In spite of the 700+ bugs that have been found on Google Chrome by bug hunters, Google still isn’t satisfied. Although they have already paid over $1.25 million through its bug rewards program, it has become harder task to identify bugs within the code.
The bug rewards program was founded on January of the year 2010. This particular program rewards the bug hunters who apply in making Google Chrome more secure and safe from different computer viruses that might give Chrome users a hard time.
With the unsatisfactory rate of bugs that have been found, Google plans on tripling the maximum compensation for a bug report from the previous $5000 to the newly updated $15000. Despite this, the minimum payment of $500 still remains the same. In addition, the bug hunters would also have the privilege to be a part of Google Hall of Fame.
The payment for these bug hunters have been stated by Google in a report some time ago.
For Sandbox Escape the payment goes from $500 for a low quality report, then goes up to $2000-$5000, then for high quality reports, it goes from $10000 to $15000, but it may still go up if Google deems your report worthy enough.
For Renderer Remote Code Execution, the lowest payment is still at $500, but the maximum amount would only go up to $7500.
On the other hand, Universal XSS’ lowest payment is $5000, but they do not pay for Baseline and Low Quality reports.
As for Information Leak, the lowest payment would be for Baseline reports which are at $1000, and their highest fee for a high grade report goes up to only $4000.
The criteria for judging whether how much your report is worth is listed below.
[1] A first-rate account with a dependable exploit that shows that the bug that was reported could be reliably, actively and easily used to oppose the users.
[2] A statement that comprises of a reduced test case and the editions of Chrome disturbed by the bug.
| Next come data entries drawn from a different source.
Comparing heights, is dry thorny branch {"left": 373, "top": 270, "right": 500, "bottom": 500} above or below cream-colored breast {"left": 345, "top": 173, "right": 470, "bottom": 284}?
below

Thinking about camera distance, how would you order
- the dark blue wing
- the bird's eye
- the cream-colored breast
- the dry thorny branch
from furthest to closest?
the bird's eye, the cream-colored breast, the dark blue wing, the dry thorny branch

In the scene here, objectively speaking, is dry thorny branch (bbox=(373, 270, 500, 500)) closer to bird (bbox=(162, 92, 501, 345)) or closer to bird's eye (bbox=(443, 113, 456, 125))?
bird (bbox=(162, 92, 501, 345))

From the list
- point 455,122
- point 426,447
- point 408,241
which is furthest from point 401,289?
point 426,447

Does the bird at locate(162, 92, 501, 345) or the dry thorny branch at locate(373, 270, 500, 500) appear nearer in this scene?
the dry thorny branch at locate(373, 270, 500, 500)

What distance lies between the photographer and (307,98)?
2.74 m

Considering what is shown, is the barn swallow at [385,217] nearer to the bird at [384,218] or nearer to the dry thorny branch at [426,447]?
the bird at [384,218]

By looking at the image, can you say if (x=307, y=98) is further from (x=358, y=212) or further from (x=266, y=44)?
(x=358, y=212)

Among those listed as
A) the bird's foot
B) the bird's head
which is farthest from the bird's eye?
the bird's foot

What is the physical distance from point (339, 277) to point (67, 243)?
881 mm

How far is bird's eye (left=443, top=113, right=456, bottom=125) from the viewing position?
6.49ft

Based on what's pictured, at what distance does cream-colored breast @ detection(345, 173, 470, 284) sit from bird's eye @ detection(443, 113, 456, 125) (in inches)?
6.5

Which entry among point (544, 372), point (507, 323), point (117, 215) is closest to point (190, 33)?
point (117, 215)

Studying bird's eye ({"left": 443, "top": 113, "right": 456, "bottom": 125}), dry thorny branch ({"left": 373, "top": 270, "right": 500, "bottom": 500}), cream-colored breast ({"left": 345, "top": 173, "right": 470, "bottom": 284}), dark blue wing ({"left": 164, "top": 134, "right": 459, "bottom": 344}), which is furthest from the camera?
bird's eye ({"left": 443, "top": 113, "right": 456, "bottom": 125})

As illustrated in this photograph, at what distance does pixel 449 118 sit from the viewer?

The hunter must also reveal that utilization of this weakness is very probable. The report should be short and well-written with only essential fact and notes.
[3] A decreased test case or productivity from a fuzzer that highlights if a safety bug is nearby.
[4] An account presented with simply a crash dump, with a poor quality or no Proof of Concept (PoC) that is soon confirmed to be a legal issue.
[5] Evading any coating of the sandbox will be judged as a sandbox escape.
Even though it is written in the above information that $15000 is the maximum payment, Google may still decide to go over the maximum payment as they have previously done so with hunters who have showed much enthusiasm. For example they recently paid $30,000 for a very impressive report.
There are some guidelines to follow when talking about Google’s payment plan. The scheme is outlined in this particular article, so if you ever see a bug and decide to make extra income, Google will pay you a very high price for your hard work as one of their bug hunters.